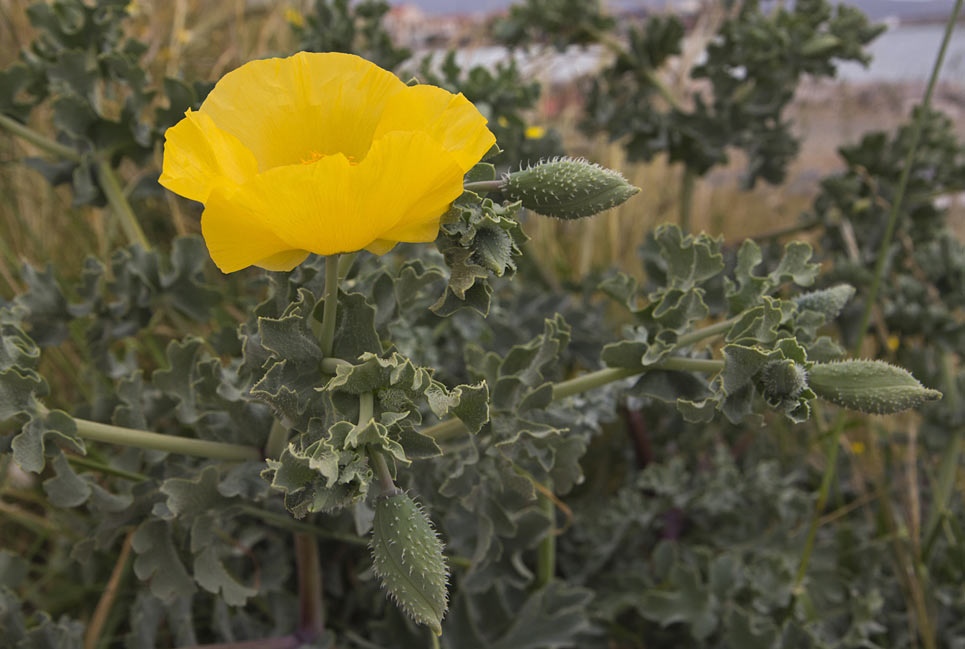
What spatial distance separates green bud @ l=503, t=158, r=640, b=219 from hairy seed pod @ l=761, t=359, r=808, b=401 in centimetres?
24

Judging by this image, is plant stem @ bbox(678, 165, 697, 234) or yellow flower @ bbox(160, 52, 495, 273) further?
plant stem @ bbox(678, 165, 697, 234)

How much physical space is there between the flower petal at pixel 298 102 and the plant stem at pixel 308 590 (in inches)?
24.2

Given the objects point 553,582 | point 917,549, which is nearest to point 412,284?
point 553,582

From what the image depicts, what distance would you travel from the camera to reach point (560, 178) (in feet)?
2.57

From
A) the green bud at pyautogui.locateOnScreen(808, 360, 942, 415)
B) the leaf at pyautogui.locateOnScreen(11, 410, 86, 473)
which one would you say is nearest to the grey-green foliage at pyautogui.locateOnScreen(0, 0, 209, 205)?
the leaf at pyautogui.locateOnScreen(11, 410, 86, 473)

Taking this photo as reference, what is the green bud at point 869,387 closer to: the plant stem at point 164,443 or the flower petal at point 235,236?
the flower petal at point 235,236

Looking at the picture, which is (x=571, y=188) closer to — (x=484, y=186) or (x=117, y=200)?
(x=484, y=186)

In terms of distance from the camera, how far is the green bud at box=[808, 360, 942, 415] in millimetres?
816

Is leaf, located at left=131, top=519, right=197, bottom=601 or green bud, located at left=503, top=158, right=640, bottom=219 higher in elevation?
green bud, located at left=503, top=158, right=640, bottom=219

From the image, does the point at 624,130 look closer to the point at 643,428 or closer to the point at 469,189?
the point at 643,428

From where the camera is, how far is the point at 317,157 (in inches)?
31.2

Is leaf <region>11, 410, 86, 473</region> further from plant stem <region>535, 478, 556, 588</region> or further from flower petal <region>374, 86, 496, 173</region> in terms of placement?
plant stem <region>535, 478, 556, 588</region>

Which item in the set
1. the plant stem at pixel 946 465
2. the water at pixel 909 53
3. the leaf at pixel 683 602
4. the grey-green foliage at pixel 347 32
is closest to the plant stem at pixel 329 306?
the leaf at pixel 683 602

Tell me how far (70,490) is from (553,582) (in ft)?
2.40
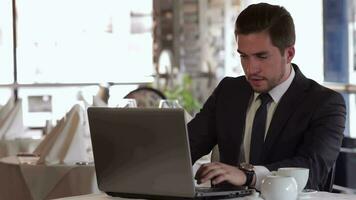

> _WRITTEN EXERCISE_:
Gather every line of the data above that contains the word "left".

> _REPLY TO THE TASK_:
Is leaf, located at left=131, top=519, right=197, bottom=601 or green bud, located at left=503, top=158, right=640, bottom=219 higher in elevation?
green bud, located at left=503, top=158, right=640, bottom=219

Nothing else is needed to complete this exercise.